Monsieur X... lui a répondu, le 30 mai 2007, qu'il n'acceptait pas cet avenant.
Un avertissement lui a été notifié, le 31 mai 2007, pour divers manquements, qu'il a aussitôt contesté par lettre recommandée avec demande d'avis de réception en date du 13 juin 2007.
Par courrier recommandé en date du 7 juillet 2007, monsieur X... a pris acte de la rupture de son contrat de son contrat de travail, en ses termes :
" Je reçois aujourd'hui le bulletin de paie du mois de juin 2007, sur lequel je constate que vous avez persisté dans les manquements contractuels que vous avez commis à son encontre depuis plusieurs mois ; en effet, comme vous m'en menaciez et comme je le constatais, vous avez unilatéralement modifié mon contrat de travail, et notamment ma rémunération, et ce afin de me pousser à la démission pour restructurer votre salon.

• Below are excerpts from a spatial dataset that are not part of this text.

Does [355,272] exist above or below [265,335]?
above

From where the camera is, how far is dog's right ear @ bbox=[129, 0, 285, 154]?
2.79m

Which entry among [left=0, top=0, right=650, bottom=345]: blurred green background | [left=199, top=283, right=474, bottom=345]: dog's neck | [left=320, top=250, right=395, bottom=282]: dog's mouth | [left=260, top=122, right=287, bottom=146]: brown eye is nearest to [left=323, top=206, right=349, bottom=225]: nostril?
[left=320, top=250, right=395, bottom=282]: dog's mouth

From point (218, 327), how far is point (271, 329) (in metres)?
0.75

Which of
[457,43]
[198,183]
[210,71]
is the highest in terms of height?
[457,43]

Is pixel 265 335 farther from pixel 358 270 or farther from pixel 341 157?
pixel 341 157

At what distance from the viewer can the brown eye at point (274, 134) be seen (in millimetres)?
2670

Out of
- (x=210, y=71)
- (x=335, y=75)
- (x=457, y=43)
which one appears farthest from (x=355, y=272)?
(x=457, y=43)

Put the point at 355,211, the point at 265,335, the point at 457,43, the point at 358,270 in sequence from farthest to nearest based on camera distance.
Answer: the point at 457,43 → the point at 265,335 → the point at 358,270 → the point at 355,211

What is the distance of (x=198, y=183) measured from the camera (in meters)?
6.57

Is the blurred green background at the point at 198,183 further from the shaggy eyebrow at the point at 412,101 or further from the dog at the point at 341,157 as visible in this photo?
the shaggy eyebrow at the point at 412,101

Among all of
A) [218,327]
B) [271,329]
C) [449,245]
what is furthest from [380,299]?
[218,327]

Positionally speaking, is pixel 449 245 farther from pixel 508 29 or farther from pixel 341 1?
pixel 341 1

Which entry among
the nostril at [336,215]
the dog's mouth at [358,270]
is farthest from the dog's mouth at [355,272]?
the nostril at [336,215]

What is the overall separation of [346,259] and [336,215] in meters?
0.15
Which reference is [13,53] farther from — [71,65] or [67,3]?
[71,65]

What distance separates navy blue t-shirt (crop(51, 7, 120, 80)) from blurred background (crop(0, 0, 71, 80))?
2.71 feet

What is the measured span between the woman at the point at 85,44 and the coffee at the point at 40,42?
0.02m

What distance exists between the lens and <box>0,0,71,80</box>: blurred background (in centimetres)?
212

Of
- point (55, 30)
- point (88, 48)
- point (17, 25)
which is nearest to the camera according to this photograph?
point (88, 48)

De plus, vous avez de façon identique exercé des pressions intolérables sur moi, dans le même but : dénigrements, objectifs imposés et non réalisables, menaces, désorganisation, suppression des indemnités kilométriques, etc. Enfin, vous êtes informé de ce que ces agissements ont eu des répercussions sur mon état de santé, alors même que par conscience professionnelle je ne me suis jamais arrêté pour maladie.
L'ensemble de ces faits pour le moins, outre les autres abus que vous m'avez fait subir, constituent des inexécutions contractuelles trop graves pour permettre le maintien du lien contractuel. "

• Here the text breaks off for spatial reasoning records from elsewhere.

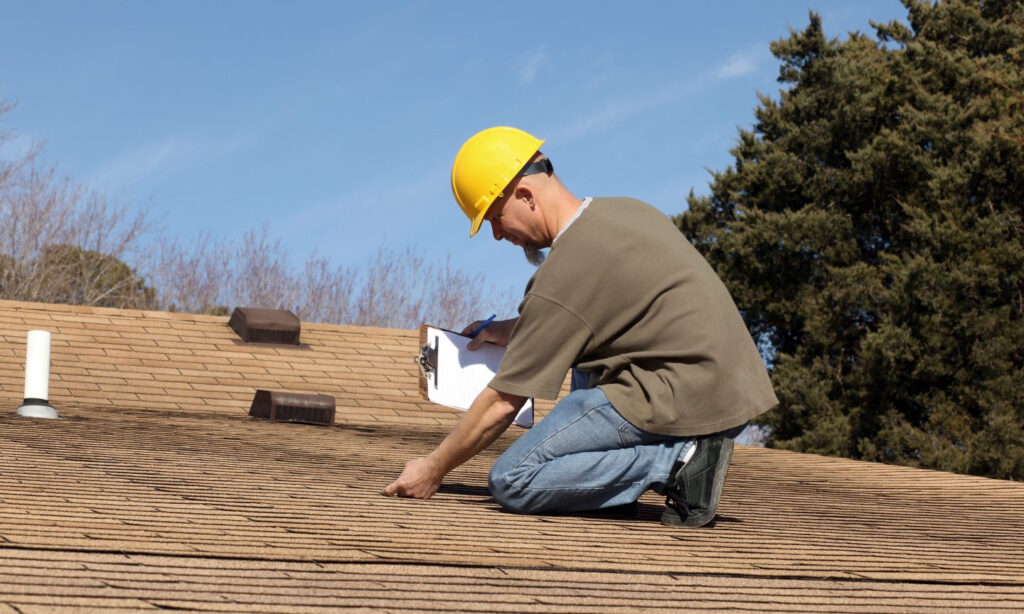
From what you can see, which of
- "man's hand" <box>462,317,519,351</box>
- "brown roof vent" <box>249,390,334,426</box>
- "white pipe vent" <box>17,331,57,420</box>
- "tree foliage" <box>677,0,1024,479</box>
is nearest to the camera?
"man's hand" <box>462,317,519,351</box>

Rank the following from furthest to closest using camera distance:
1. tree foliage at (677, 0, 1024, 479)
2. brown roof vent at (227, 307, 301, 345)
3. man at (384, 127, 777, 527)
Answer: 1. tree foliage at (677, 0, 1024, 479)
2. brown roof vent at (227, 307, 301, 345)
3. man at (384, 127, 777, 527)

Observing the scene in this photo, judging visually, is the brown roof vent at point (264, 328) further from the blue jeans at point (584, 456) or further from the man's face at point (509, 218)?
the blue jeans at point (584, 456)

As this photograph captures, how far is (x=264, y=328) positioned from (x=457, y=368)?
700cm

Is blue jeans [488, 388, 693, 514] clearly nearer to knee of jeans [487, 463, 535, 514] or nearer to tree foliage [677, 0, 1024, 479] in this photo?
knee of jeans [487, 463, 535, 514]

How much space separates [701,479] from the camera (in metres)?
3.49

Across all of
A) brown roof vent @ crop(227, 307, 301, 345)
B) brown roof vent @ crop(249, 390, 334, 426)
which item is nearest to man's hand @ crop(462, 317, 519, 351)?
brown roof vent @ crop(249, 390, 334, 426)

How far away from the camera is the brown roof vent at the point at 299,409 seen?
7930 mm

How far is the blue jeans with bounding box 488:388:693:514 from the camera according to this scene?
3.48 m

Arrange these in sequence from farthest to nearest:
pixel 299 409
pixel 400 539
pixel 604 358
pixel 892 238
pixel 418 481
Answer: pixel 892 238, pixel 299 409, pixel 418 481, pixel 604 358, pixel 400 539

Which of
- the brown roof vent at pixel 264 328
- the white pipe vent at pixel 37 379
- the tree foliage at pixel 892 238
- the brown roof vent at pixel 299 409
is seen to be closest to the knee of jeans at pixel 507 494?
the white pipe vent at pixel 37 379

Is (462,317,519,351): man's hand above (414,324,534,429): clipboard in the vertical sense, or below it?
above

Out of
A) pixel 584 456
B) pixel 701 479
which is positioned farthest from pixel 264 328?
pixel 701 479

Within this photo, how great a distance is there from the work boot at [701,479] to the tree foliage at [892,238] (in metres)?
15.1

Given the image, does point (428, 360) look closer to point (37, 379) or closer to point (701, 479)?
point (701, 479)
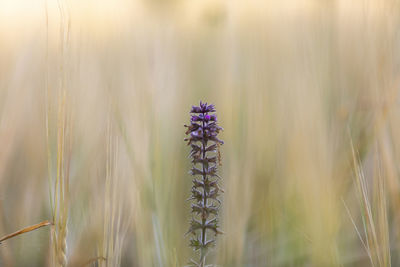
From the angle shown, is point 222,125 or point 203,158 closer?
point 203,158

Le 18 juillet 2007, monsieur X... a saisi le conseil de prud'hommes de Narbonne de diverses demandes relatives à l'exécution et à la rupture de son contrat de travail.

Par jugement du 28 avril 2008, la juridiction prud'homale l'en a débouté.

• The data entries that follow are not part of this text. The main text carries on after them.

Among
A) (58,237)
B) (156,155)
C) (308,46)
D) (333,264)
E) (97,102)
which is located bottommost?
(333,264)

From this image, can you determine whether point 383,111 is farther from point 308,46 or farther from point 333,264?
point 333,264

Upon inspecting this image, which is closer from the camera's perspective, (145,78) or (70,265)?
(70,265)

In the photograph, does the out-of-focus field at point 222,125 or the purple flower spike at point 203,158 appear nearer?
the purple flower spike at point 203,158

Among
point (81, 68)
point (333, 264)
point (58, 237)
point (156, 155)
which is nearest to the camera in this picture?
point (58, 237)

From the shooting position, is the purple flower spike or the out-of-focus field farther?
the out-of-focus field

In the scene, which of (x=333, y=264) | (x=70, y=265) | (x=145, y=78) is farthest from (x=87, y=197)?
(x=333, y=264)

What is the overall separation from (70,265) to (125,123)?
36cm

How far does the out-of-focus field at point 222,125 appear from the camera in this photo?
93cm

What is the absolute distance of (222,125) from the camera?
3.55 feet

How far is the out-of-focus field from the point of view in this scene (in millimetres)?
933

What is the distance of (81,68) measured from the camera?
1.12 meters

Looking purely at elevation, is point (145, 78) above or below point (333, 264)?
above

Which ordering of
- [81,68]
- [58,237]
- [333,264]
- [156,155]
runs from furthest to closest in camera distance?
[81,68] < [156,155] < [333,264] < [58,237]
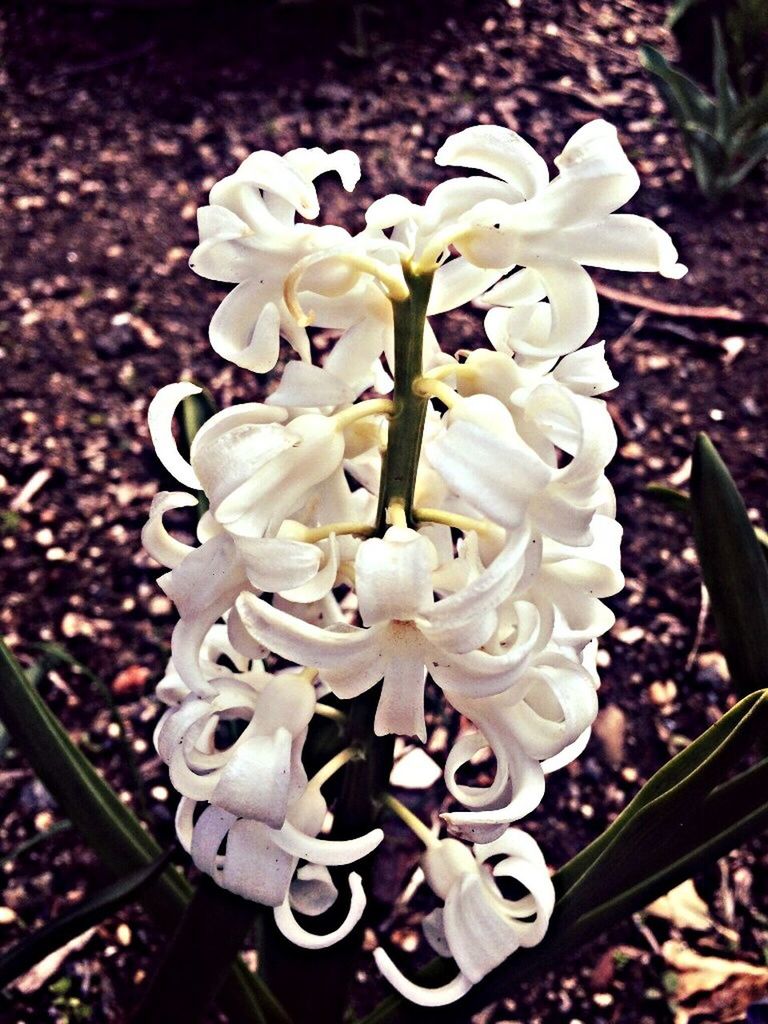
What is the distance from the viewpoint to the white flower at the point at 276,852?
744 mm

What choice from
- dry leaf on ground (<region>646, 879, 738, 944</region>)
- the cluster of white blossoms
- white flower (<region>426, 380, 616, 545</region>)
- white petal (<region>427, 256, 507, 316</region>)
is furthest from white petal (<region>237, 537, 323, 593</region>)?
dry leaf on ground (<region>646, 879, 738, 944</region>)

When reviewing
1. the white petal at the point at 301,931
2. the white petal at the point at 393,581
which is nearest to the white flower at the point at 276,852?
the white petal at the point at 301,931

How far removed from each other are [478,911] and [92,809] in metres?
0.36

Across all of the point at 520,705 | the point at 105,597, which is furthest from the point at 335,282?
the point at 105,597

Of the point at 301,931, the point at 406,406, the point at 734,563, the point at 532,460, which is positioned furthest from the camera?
the point at 734,563

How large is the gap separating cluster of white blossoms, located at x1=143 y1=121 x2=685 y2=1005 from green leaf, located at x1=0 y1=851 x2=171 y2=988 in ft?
0.31

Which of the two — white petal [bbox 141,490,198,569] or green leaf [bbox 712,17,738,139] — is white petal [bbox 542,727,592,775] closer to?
white petal [bbox 141,490,198,569]

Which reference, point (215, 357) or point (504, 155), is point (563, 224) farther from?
point (215, 357)

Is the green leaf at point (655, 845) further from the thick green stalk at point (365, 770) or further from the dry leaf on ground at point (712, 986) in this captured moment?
the dry leaf on ground at point (712, 986)

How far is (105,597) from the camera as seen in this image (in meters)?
1.76

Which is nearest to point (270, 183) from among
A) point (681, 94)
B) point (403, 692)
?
point (403, 692)

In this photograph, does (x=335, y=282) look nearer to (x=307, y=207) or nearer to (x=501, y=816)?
(x=307, y=207)

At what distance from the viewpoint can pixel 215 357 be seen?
7.04 feet

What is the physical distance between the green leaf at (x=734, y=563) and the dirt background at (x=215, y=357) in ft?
1.89
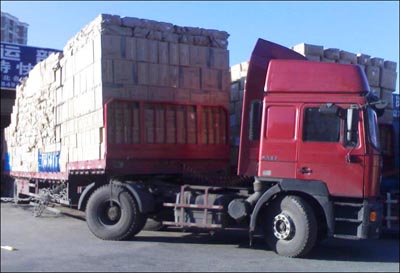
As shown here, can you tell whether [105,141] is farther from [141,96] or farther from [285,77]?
[285,77]

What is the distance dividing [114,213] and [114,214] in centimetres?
2

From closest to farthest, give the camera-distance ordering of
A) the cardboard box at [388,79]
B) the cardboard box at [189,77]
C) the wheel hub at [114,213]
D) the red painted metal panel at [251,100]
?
the red painted metal panel at [251,100] < the wheel hub at [114,213] < the cardboard box at [189,77] < the cardboard box at [388,79]

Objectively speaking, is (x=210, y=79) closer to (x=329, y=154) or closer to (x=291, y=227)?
(x=329, y=154)

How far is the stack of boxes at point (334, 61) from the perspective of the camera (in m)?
10.4

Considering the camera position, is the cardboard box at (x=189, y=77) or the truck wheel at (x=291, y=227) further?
the cardboard box at (x=189, y=77)

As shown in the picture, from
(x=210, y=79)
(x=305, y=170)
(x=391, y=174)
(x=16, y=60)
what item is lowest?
(x=391, y=174)

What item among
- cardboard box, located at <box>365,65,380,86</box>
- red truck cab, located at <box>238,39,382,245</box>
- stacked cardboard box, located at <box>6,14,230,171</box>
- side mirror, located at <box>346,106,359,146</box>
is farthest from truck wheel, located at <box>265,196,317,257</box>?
cardboard box, located at <box>365,65,380,86</box>

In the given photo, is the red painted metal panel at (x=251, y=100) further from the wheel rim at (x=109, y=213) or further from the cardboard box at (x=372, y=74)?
the cardboard box at (x=372, y=74)

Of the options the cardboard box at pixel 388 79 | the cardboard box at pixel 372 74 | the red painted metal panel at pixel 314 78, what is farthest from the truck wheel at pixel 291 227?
the cardboard box at pixel 388 79

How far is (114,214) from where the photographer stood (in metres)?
10.0

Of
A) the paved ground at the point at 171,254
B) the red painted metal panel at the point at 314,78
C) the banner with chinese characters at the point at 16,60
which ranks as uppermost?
the banner with chinese characters at the point at 16,60

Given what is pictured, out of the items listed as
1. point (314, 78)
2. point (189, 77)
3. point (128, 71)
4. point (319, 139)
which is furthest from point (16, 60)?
point (319, 139)

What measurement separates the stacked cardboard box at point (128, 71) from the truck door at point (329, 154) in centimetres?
260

Monsieur X... a régulièrement relevé appel de ce jugement, notifié le 30 avril 2008, par lettre recommandée avec demande d'avis de réception adressée le 26 mai 2008 au greffe de la cour.
En l'état des conclusions qu'il a déposées et soutenues oralement à l'audience, il demande à la cour d'infirmer le jugement et, en conséquence, de :
- condamner monsieur Y... à lui verser les sommes de :
• 2 011,54 euros de rappel de frais professionnels, • 457,55 euros (bruts) de rappel de commissions, • 43 746,67 euros (bruts) de rappel d'heures supplémentaires, • 1 078,72 euros (bruts) de DIF, • 15 499,86 euros de dommages et intérêts pour travail dissimulé, • 15 500,00 euros de dommages et intérêts pour nullité de la clause de non-concurrence, • 5 683,28 euros (bruts) d'indemnité de préavis, • 1 549,99 euros d'indemnité de licenciement, • 2 583,31 euros de dommages et intérêts pour procédure irrégulière de licenciement, • 15 500,00 euros de dommages et intérêts pour licenciement sans cause réelle et sérieuse, • 2 500,00 euros de dommages et intérêts pour préjudice distinct, • 3 203,04 euros de dommages et intérêts sur le fondement de l'article 700 du code de procédure civile,

- annuler les avertissements disciplinaires des 12 avril et 31 mai 2007,
- ordonner la remise du certificat de travail, de l'attestation Assedic et des bulletins de paie depuis juillet 2002 jusqu'à juillet 2007 corrigés, sous astreinte de 100,00 euros par jour de retard,
- ordonner que les intérêts légaux courront sur les condamnations financières depuis le 18 juillet 2007, jour de la saisine.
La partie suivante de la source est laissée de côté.